** START Supplied records **
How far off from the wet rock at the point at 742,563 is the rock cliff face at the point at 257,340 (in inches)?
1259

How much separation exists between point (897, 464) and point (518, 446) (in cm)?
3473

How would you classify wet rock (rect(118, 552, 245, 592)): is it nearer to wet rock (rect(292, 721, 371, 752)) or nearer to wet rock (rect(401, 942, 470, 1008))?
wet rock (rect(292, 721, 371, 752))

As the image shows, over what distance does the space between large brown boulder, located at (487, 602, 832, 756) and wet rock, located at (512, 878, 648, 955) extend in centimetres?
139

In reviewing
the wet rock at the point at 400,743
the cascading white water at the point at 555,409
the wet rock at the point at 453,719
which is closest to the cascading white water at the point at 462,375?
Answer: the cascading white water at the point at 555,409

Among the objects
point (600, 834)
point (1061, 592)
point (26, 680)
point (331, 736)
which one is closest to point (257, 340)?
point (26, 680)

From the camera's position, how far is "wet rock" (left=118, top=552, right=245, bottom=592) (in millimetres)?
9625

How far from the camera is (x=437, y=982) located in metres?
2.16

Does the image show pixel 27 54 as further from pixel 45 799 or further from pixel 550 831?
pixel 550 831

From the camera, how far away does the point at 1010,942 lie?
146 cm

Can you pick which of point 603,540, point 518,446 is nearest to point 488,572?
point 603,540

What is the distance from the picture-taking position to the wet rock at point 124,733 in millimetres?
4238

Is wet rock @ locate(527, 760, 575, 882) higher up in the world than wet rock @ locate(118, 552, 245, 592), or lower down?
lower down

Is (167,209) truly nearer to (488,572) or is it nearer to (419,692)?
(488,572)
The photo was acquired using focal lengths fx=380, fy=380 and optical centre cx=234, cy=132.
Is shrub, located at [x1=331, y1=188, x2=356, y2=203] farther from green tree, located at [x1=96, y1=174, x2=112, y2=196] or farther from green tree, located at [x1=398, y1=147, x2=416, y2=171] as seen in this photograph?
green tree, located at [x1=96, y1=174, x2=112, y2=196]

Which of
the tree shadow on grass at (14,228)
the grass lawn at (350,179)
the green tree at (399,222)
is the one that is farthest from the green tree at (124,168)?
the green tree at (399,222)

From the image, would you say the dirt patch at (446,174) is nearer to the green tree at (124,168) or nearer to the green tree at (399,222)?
** END Supplied records **
*Given task*
Extract each line of the material exactly as it stands.

*The response*
How far off from the wet rock at the point at 742,563 is the rock cliff face at the point at 257,340 (in inches)?
1259

How much separation exists between point (897, 464) and point (518, 446) (in cm)?
3473

How would you classify wet rock (rect(118, 552, 245, 592)): is it nearer to wet rock (rect(292, 721, 371, 752)) or nearer to wet rock (rect(401, 942, 470, 1008))?
wet rock (rect(292, 721, 371, 752))

As the image shows, over what distance does the space between large brown boulder, located at (487, 602, 832, 756) and wet rock, located at (512, 878, 648, 955) extend in centimetres?
139

In reviewing
the wet rock at the point at 400,743
the cascading white water at the point at 555,409
the wet rock at the point at 453,719
which is closest to the cascading white water at the point at 462,375?
Answer: the cascading white water at the point at 555,409

Among the objects
point (600, 834)
point (1061, 592)
point (26, 680)
point (331, 736)
which one is closest to point (257, 340)?
point (26, 680)

From the camera's position, how far is "wet rock" (left=118, top=552, right=245, bottom=592) (in millimetres)?
9625

How far from the camera is (x=437, y=982) located in metres?
2.16

Does the image show pixel 27 54 as further from pixel 45 799 or further from pixel 550 831?
pixel 550 831

From the camera, how far away does the point at 1010,942 lie?
146 cm

Can you pick which of point 603,540, point 518,446 is nearest to point 488,572?
point 603,540

What is the distance from the picture-taking position to the wet rock at point 124,733 in millimetres?
4238

Is wet rock @ locate(527, 760, 575, 882) higher up in the world than wet rock @ locate(118, 552, 245, 592), or lower down?
lower down

Is (167,209) truly nearer to (488,572) or is it nearer to (419,692)?
(488,572)
The photo was acquired using focal lengths fx=380, fy=380 and optical centre cx=234, cy=132.
Is shrub, located at [x1=331, y1=188, x2=356, y2=203] farther from green tree, located at [x1=96, y1=174, x2=112, y2=196] or farther from green tree, located at [x1=398, y1=147, x2=416, y2=171] as seen in this photograph?
green tree, located at [x1=96, y1=174, x2=112, y2=196]

Which of
the tree shadow on grass at (14,228)
the grass lawn at (350,179)
the green tree at (399,222)
is the one that is farthest from the green tree at (124,168)?
the green tree at (399,222)

From the image, would you say the dirt patch at (446,174) is nearer to the green tree at (124,168) or nearer to the green tree at (399,222)?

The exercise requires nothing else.